Skip to content

Conference Condensed: WWDC 2019

+ Layers and AltConf

by Jillian Meehan
The site of WWDC 2019, the McEnery Convention Center.

Last week, we sent five Lickability team members to San Jose for WWDC, Layers, and AltConf. This week, we’re giving you a rundown of some of our favorite moments — strap in.

WWDC

Although nobody from Lickability had tickets to WWDC this year, we all took time to sit down together and watch the videos online. We’re still making our way through them, but here are some of our favorites so far:

Advances in Collection View Layout

(WWDC 215)

In Advances in Collection View Layout, Apple introduced UI​Collection​View​Compositional​Layout and NS​Collection​View​Compositional​Layout to much fanfare. In 50 minutes, we learned just how easy it is to take our complicated custom collection view layout subclasses and replace them with a few declarations of the section, group, and item components that comprise the new layout types.

Shout out to NS​Collection​Layout​Size and NS​Collection​Layout​Dimension! No longer will we need complicated logic and math to calculate frames for layout attributes. These classes make it possible to specify item layouts relative to their container size by simply describing what you want upfront using fractional​Height() and fractional​Width(), and absolute() when your designs call for a specific item size. It’s also amazingly simple to use visually distinct layouts for each section of your collection view, specify paging behaviors, and nest vertically and horizontally scrolling regions in a single collection view.

We can’t wait to delete all of our likely-inefficient UI​Collection​View​Layout and UI​Collection​Flow​Layout subclasses!

Adopting Swift Packages

(WWDC 408)

We’ve waited a long time, having to rely on open source tools like Cocoapods and Carthage, but that wait is finally over. Apple is finally bringing first class third-party dependency management to Xcode, with Swift Packages. The syntax for defining how a package behaves remains the same from previous years, so any third-party libraries that have already been defined that way will work starting today. With GitHub already signed on to provide support, we can’t wait until existing packages are updated to support the newly integrated Swift Package Manager.

Advances in Foundation

(WWDC 723)

Advances in Foundation is like many of our favorite WWDC sessions in years past: it doesn’t completely change everything we know about app development by introducing a new framework, language, or technology. Rather, we’re introduced to a number of quality-of-life improvements to the things we use on a daily basis that make our jobs less prone to error or repetitive. This session was jam-packed with more than a dozen Foundation improvements that had us clapping along with the audience. To name a few highlights:

Great Developer Habits

(WWDC 239)

◆ Data listing ◆
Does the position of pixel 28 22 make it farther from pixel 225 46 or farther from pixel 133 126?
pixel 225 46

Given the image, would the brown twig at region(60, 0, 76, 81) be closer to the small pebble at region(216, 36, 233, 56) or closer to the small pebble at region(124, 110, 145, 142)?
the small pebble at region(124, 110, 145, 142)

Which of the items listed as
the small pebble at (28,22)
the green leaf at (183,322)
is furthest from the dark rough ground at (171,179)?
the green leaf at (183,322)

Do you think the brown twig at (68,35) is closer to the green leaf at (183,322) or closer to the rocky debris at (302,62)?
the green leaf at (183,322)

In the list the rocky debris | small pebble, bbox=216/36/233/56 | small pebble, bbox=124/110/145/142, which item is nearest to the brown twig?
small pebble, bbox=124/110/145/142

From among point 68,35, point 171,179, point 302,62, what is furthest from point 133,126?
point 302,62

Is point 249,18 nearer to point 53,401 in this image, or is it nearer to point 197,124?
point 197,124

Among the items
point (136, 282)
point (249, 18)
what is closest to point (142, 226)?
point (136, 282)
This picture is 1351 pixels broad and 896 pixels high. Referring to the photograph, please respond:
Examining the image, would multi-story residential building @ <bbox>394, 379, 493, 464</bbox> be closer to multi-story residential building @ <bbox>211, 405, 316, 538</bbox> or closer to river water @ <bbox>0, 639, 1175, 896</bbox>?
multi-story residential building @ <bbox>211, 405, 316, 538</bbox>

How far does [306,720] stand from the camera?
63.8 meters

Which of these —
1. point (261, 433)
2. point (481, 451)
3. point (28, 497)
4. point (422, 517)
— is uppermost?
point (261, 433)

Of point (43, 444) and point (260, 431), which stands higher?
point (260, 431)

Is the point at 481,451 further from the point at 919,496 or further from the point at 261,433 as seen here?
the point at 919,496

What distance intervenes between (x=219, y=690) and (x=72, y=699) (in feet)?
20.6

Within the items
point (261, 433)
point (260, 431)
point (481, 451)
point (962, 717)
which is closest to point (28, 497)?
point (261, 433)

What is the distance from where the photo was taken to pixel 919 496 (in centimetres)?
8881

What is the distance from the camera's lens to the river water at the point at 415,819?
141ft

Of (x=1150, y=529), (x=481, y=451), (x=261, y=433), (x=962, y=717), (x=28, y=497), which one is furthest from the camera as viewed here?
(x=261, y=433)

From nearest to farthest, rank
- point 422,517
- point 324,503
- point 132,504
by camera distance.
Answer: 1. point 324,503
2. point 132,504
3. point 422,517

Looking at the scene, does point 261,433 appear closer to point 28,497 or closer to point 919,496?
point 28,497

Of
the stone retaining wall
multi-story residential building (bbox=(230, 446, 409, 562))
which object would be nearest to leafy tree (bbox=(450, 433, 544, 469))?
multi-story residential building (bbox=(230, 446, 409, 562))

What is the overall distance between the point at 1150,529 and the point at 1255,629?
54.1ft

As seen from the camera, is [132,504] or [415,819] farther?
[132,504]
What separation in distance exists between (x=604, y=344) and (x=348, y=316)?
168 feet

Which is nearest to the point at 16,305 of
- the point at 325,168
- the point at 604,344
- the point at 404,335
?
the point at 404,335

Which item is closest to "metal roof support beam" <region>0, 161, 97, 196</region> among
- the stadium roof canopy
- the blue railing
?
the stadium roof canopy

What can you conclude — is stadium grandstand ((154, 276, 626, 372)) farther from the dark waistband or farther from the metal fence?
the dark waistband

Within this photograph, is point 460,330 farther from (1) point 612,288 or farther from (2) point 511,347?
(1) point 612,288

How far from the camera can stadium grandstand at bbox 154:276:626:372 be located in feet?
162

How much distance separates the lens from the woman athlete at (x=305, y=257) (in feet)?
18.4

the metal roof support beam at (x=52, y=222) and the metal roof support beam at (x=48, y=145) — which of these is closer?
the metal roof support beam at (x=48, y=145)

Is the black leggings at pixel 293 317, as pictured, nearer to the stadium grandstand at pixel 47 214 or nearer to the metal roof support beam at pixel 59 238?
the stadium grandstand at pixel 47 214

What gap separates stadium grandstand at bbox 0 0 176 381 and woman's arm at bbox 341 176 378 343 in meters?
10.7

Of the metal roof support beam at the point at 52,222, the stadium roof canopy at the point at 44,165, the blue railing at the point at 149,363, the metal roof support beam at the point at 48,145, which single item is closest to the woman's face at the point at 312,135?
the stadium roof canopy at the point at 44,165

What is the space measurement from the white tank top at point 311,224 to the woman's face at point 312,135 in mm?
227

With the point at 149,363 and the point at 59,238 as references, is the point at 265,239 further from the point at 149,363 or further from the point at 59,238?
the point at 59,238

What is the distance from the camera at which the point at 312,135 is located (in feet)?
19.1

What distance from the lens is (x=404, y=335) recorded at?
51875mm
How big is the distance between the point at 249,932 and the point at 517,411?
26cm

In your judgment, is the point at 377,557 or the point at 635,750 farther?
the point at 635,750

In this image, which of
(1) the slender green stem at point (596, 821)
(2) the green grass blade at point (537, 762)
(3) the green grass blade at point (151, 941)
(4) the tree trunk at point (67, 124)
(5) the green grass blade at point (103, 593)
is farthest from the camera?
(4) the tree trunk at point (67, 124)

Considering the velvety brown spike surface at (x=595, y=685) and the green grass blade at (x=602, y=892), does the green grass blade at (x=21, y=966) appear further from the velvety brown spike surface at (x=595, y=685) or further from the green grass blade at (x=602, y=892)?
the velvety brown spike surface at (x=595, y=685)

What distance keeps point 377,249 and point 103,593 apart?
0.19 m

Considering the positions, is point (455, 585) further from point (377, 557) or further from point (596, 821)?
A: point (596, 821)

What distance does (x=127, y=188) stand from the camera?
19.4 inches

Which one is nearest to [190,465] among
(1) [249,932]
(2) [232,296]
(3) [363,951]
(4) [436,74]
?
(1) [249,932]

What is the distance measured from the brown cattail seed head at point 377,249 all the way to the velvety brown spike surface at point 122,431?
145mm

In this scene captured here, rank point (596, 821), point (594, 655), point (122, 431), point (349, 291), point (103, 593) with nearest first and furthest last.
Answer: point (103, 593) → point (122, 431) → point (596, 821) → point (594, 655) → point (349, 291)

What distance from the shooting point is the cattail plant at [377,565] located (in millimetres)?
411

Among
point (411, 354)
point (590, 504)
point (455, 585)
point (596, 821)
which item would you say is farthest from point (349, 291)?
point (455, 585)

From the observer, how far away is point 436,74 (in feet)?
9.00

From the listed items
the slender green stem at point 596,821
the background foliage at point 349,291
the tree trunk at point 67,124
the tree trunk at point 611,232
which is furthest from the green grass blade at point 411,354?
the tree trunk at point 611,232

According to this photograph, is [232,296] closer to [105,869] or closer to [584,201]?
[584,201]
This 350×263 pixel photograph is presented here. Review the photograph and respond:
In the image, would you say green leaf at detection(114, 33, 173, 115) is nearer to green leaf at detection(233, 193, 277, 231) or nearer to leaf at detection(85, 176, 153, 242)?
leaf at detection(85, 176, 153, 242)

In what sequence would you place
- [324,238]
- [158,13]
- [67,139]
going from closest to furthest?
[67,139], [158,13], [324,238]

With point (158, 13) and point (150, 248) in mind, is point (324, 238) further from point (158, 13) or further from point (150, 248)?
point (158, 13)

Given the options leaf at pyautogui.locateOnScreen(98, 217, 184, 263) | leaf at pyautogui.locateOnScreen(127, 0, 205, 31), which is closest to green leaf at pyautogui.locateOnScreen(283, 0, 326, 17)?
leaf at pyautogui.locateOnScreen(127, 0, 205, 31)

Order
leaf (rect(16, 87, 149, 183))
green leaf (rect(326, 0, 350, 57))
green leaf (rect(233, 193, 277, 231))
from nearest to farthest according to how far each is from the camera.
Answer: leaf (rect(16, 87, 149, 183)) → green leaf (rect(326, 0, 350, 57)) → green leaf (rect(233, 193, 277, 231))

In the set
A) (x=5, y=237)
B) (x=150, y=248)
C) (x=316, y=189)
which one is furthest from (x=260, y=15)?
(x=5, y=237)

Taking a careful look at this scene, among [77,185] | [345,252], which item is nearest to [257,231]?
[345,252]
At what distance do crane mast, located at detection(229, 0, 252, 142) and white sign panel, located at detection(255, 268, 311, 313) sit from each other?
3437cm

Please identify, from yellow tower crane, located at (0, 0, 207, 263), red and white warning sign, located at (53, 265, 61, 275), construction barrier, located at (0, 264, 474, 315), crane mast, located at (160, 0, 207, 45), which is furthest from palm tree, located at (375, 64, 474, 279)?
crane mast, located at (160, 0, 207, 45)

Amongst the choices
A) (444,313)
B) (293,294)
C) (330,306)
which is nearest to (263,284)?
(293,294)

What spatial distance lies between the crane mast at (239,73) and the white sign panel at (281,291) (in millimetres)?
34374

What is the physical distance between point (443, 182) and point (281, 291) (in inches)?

◆ Exercise tasks ◆
[a] Retype the rows from the line containing "Please identify, from" through the end of the rows, with every character unchanged.
[b] Continue the WWDC 2019 recap post from its last line.

◆ Final answers ◆
[a]
Please identify, from yellow tower crane, located at (0, 0, 207, 263), red and white warning sign, located at (53, 265, 61, 275), construction barrier, located at (0, 264, 474, 315), crane mast, located at (160, 0, 207, 45), which is furthest from palm tree, located at (375, 64, 474, 279)?
crane mast, located at (160, 0, 207, 45)

Amongst the choices
A) (444,313)
B) (293,294)
C) (330,306)
which is nearest to (263,284)?
(293,294)

What spatial distance lies between the crane mast at (239,73) and the white sign panel at (281,291) (in millimetres)?
34374

What is the physical distance between point (443, 182) and point (281, 291) (in inches)?

[b]
This was an excellent talk from Apple going over the habits great developers practice when making applications. It resonated with us because, even though the habits they mentioned focused on best practices in development, they are relatable and easily applicable in any daily workflow. The talk focused on 8 key points:

  1. Organize — organize your work functionally, group related information, keep your work up to date, have a zero tolerance policy for those small errors so they don’t pile up
  2. Track — use source control whenever you can and write detailed comments on your work
  3. Document — your comments should not only explain what something is for but why it was created, document things that are reusable so you don’t waste time redoing work, be descriptive when naming files
  4. Test — have your work checked as part of your regular practice, getting a second set of eyes on something is a great way to catch small mistakes
  5. Analyze — try and think about all the different ways your work will be received, don’t just look at it from your perspective, be efficient
  6. Evaluate — leverage the community’s knowledge if you are stuck or are less experienced, spend the time when reviewing other’s work, don’t just skim, ensure consistency
  7. Decouple — scale your work across everything you do when possible, share what you know with the community
  8. Manage — understand the tools you depend on, have plan for if they are no longer useable

AltConf

A group of developers at AltConf

Even if you don’t get the golden ticket to attend Apple’s conference, being in the same city as WWDC is such a fun time for anyone in the iOS community. It’s a week filled with goodies, exciting announcements, and friends.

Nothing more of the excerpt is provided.